Honor

The course policy and the instructions it references, most pertinently COMPSCIDEPTINST 1531.1D, spell out what kinds of assistance are permissible for programming projects.

What you can do

  1. You may get help from your instructor.
  2. You may use general purpose resources online; such use must be documented.

What you cannot do

  1. You may not discuss the project with any other student.
  2. You may not look at any other student's project code.
  3. You may not show your own code to others.
  4. You may not copy code and submit it as your own work.
  5. You may not look at online resources that are directly related to the solutions to the project.

If you have questions about any of these rules, email your instructor and ask about it.

Overview of the Project

In this project, we will study different aspects of three modes of operations: ECB, CBC, CTR modes.

Dealine, Penalty and Reward (Read Carefully)

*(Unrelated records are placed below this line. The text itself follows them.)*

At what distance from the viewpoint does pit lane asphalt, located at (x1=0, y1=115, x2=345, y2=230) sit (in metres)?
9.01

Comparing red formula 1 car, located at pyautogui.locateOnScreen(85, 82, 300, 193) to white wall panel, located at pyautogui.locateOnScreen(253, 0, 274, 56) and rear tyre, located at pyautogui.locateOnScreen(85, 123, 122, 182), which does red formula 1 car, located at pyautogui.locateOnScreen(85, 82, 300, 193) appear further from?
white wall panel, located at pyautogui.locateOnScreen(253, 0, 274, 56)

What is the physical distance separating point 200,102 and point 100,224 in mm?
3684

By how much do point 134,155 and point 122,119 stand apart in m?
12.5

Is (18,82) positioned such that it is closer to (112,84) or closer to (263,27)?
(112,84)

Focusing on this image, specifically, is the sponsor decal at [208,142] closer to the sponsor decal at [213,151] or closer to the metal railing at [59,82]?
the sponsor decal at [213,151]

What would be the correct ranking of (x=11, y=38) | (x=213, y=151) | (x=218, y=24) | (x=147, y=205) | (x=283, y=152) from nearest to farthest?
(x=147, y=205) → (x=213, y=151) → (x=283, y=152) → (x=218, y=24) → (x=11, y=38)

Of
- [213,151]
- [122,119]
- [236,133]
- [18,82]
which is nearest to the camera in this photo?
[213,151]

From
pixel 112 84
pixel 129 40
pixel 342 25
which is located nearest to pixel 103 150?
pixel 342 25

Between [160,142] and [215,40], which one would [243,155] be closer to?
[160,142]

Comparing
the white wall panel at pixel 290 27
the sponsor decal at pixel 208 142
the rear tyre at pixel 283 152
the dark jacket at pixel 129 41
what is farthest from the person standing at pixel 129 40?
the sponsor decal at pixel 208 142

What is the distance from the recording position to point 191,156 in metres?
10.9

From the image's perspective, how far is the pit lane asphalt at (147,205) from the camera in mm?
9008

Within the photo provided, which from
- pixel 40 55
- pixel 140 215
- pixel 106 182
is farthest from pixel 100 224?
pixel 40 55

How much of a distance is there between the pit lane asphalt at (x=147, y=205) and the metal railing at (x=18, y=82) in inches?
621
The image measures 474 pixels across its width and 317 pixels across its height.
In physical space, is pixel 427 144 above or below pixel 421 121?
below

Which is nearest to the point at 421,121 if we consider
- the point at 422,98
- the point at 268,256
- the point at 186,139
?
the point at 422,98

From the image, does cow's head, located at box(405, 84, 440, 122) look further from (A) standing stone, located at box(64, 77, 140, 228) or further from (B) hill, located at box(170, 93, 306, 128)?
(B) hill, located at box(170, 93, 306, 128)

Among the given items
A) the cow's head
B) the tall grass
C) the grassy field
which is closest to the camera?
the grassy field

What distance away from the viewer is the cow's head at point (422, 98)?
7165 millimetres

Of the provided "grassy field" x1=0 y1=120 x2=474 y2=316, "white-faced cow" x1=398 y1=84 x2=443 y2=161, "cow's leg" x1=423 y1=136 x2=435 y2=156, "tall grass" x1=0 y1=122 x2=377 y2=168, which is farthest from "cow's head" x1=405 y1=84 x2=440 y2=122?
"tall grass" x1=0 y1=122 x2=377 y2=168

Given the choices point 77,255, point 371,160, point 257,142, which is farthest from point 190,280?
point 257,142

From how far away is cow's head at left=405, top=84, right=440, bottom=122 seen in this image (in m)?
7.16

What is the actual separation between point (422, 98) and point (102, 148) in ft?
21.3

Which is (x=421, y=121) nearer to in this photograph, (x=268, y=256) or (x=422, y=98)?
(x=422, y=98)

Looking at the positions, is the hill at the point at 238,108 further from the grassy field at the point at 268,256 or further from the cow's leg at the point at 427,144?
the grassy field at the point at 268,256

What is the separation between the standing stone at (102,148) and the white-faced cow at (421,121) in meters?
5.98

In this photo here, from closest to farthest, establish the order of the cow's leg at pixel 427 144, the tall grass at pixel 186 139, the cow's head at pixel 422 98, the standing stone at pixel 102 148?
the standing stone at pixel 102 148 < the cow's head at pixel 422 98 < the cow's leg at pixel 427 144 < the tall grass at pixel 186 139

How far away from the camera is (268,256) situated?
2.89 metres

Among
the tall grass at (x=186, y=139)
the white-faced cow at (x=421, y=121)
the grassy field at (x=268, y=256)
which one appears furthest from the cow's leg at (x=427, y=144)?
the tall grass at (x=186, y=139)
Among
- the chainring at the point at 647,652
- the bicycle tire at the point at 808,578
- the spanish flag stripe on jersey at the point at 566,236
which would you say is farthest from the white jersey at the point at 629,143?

[20pts] Part 1: Implementing the ECB Mode

Cryptodome package

We will use Cryptodome package, which can be installed as follows (the lab machines already have the package installed):
pip3 install pycryptodomex --user

Your Task

Write project.py that contains the following functions that implement the ECB mode operations: For your convenience, I am giving you the template.

# project.py
# name: ...
from Cryptodome.Cipher import AES
from Cryptodome.Util.Padding import pad
from Cryptodome.Util.Padding import unpad

# read in_plain_file, encrypt the data, and store the ciphertext in out_cipher_file 
def encrypt_ecb(in_plain_file, out_cipher_file, key):
  # do something
  
# read in_cipher_file, decrypt the ciphertext, and store the plaintext in out_plain_file 
def decrypt_ecb(in_cipher_file, out_plain_file, key):
  # do something 

# read normal_bmp_file and in_cipher_file, fix the header in the ciphertext and
# store the results in out_cipher_bmp_file
def fix_bmp_header(normal_bmp_file, in_cipher_file, out_cipher_bmp_file):
  # do something 

Requirement

Test code


#!/usr/bin/python3
# test_part1.py

from project import *

key = bytes.fromhex("00112233445566778899aabbccddeeff")
encrypt_ecb("pic_original.bmp", "prj_ecb.bin", key)
decrypt_ecb("prj_ecb.bin", "prj_dec.bmp", key)
fix_bmp_header("pic_original.bmp", "prj_ecb.bin", "prj_ecb.bmp")

Sample Run

$ ./test_part1.py
$ md5sum pic_original.bmp
b62c61f912f1cb7037762d5fddcf782b  pic_original.bmp
$ md5sum prj_ecb.bin
36b89a0993197a0447a08e2c8722c675  prj_ecb.bin
$ md5sum prj_dec.bmp
b62c61f912f1cb7037762d5fddcf782b  prj_dec.bmp
$ md5sum prj_ecb.bmp
3a8b8dec89ef06b882d06565773ab3e3  prj_ecb.bmp
$ eog prj_ecb.bmp &

[20pts] Part 2: CBC and CTR mode

Implement the functions appropriately so that the following test code works correctly. Download pic_original.bmp from the lecture on Modes of Operation.

#!/usr/bin/python3
# test_part2.py

import project

key = bytes.fromhex("00112233445566778899aabbccddeeff")
iv = bytes.fromhex("000102030405060708090a0b0c0d0e0f")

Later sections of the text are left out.